My husband is a very light sleeper and lately he hasn't been able to sleep- Belle will lick him if she needs a drink of water, Dora thinks everyone always wants kisses, she also paws you in the face if you don't react to the kiss.

His mom sent him this video and our havs are cat like. I think Dora created this video and disguised herself as a cat!
http://s179.photobucket.com/albums/w303/annabella1022/?action=view&current=wake-up.flv


----------



## Callalilly (Apr 30, 2007)

ound:


Thank you for that! It reminded me of my little Maltese, Molly. She used to sit on the floor next to my bed, in the morning and asked to be let out. But she wouldn't whine or bark, she'd make this weird noise something like clearing her throat.
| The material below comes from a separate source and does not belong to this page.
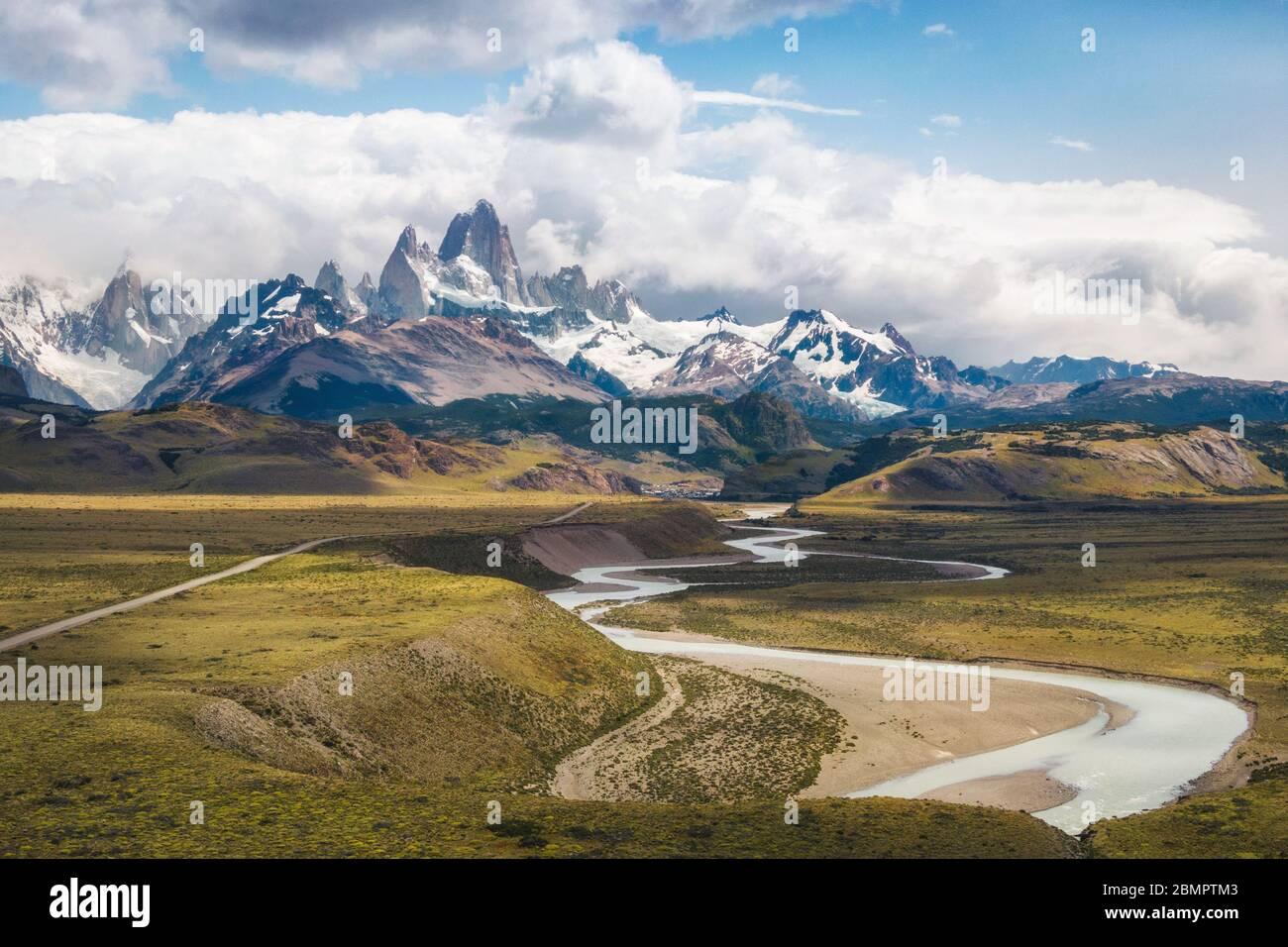 Vista aérea del paisaje de la Patagonia incluyendo el Monte Fitzroy y el Río las vueltas en el Chalten, Argentina, Sudamérica. Foto de stock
It would start out low and then progressively get louder until I woke up. My little passive aggressive doggy, I miss her so! She was so sweet.


----------



## Havtahava (Aug 20, 2006)

Oh my! Thankfully, none of our Havs do that in the night. I think they want their sleep more than we do, but Simba (our cat) used to do that kind of stuff in the night and he was banned from our room with the door shut, many, many years ago! He's a face toucher and smacker for sure.


----------



## JASHavanese (Apr 24, 2007)

Amanda that is soooooooo Ellie (minus the bat and I'm not showing it to her to give her any ideas). I wonder if she and Dora got together and came up with the video and disguised themselves as cats to throw us off of their trail? :suspicious:


----------



## lfung5 (Jun 30, 2007)

oh, that video is way too funny!


----------



## Missy (Nov 6, 2006)

That is Jasper in the morning!!!!! I love the wake up stretch at the end!!! see that pet communicator was right-- he is a cat!!!


----------



## Brady's mom (Dec 1, 2006)

This is why my cats now sleep in the basement. I love them, but can't put up with them at night. Brady is a pretty good sleeper.


----------



## Laurief (Nov 7, 2006)

Oh my gosh - now I know - Lily is part cat!!! that is why she sleeps in a crate!


----------



## irnfit (Nov 21, 2006)

I love that video. My beautiful Maine ****, Jack, always slept on my pillow with me. That is, until Kodi decided that was his sleeping spot. Now Jack will sneak into bed and try to find a spot and settle in before Kodi sees him. Otherwise there is WWIII in my bed.


----------



## Julie (Feb 8, 2007)

How funny!ound:


----------